Training data is the key competitive moat when it comes to generative artificial intelligence (AI).
The winner-take-most dynamics of digital tech’s operational ecosystem create network effects that frequently play out across, and are captured by, huge platforms where products and services become more valuable with a larger user network.
With generative AI added into the mix, those large user networks are creating positive feedback loops by way of activatable, platform-native public data that can be fed into increasingly data-hungry AI models.
Microsoft CEO Satya Nadella said Monday (Oct. 2), per Reuters, while testifying during the U.S. Justice Department’s antitrust fight against Google, that Big Tech companies are competing for vast troves of content needed to train their AI models. Without naming Microsoft competitor and Google parent Alphabet, he complained other companies are locking up exclusive deals in a way that is “problematic.”
While the data landscape is becoming increasingly competitive and expensive as tech firms large and small alike ramp up their efforts to build differentiated content libraries, John Schmidtlein, Google’s lead lawyer, argued that Microsoft’s data deficit is due to a series of strategic errors and an inferior search product, according to the report.
Schmidtlein noted that even when Microsoft pre-installed its Bing search engine on Windows devices, it still failed to gain more than a 20% market share, with users consistently switching to Google, the report said. Adding to Microsoft’s inability to gain a foothold in the search market was the company’s failure to prepare for the mobile revolution, Schmidtlein said, as well as its failure to appropriately invest in resources like servers and engineers to build a market-leading search product.
Google’s dominance in search and position as the internet’s first stop for users also provides it a competitive advantage when it comes to building out its AI models.

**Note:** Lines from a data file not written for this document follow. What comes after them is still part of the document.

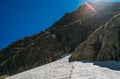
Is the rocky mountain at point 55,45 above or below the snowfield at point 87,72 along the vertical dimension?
above

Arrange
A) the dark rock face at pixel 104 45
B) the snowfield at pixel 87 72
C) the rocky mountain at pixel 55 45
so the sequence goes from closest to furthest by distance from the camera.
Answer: the snowfield at pixel 87 72
the dark rock face at pixel 104 45
the rocky mountain at pixel 55 45

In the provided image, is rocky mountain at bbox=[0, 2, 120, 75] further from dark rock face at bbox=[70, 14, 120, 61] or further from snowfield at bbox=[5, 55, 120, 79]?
snowfield at bbox=[5, 55, 120, 79]

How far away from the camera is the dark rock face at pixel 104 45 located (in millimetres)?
33625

Read also: Does Meta’s 3.59 Billion Users Give It Competitive AI Moat?
Generative AI models are typically opaque black boxes trained on publicly available web data and further refined using licensed content.
An analysis by The Washington Post in April of just one data set used for training AI found that nearly the entire 30-year history of the internet has been scraped by tech companies looking to add to the billions, even trillions, of parameters their models are trained on.
The Atlantic reported Aug. 19 that a dataset known as “Books3,” which included more than 191,000 books — many of them pirated — was used to train generative AI models later published by Meta, Bloomberg and others.
Today’s neural networks would not have had their breakthroughs without these digital landfills that pockmark the internet.
Increasingly, every activity that takes place on the internet will in some way eventually benefit an AI model by being integrated into its vast sea of training fodder. Once a piece of data has been fed into a model, it is nearly impossible to extricate that information or un-teach the AI, Fortune reported Aug. 30.
See also: Peeking Under the Hood of AI’s High-Octane Technical Needs
The latest generation of Meta’s AI products announced Wednesday (Sept. 27) were trained using public posts on the company’s own Facebook and Instagram platforms.
Using public data on wholly-owned products is becoming a popular way for tech platforms to build out their own distinct AI content libraries, and more companies are updating their privacy policies to allow for user data to be collected to train AI models.
“The algorithm is only as good as the data that it’s trained on,” Erik Duhaime, co-founder and CEO of healthcare AI startup Centaur Labs, told PYMNTS in an interview published in May.
Companies including X (formerly Twitter), Microsoft, Instacart, Meta, Zoom and more are apparently of the mind that their data is best.
Elon Musk-owned X’s latest privacy agreement informed users that their biometric data, job and education history, will be used to train AI and machine learning models, Bloomberg reported Aug. 30.
“We may use the information we collect and publicly available information to help train our machine learning or artificial intelligence models for the purposes outlined in this policy,” the company’s updated policy stated.
Musk has threatened to sue Microsoft over the “illegal” use of data from X.
Meanwhile, per a Sept. 28 Reuters report, Meta said it purposefully excluded public LinkedIn data from its training set because of privacy concerns. LinkedIn is owned by Microsoft.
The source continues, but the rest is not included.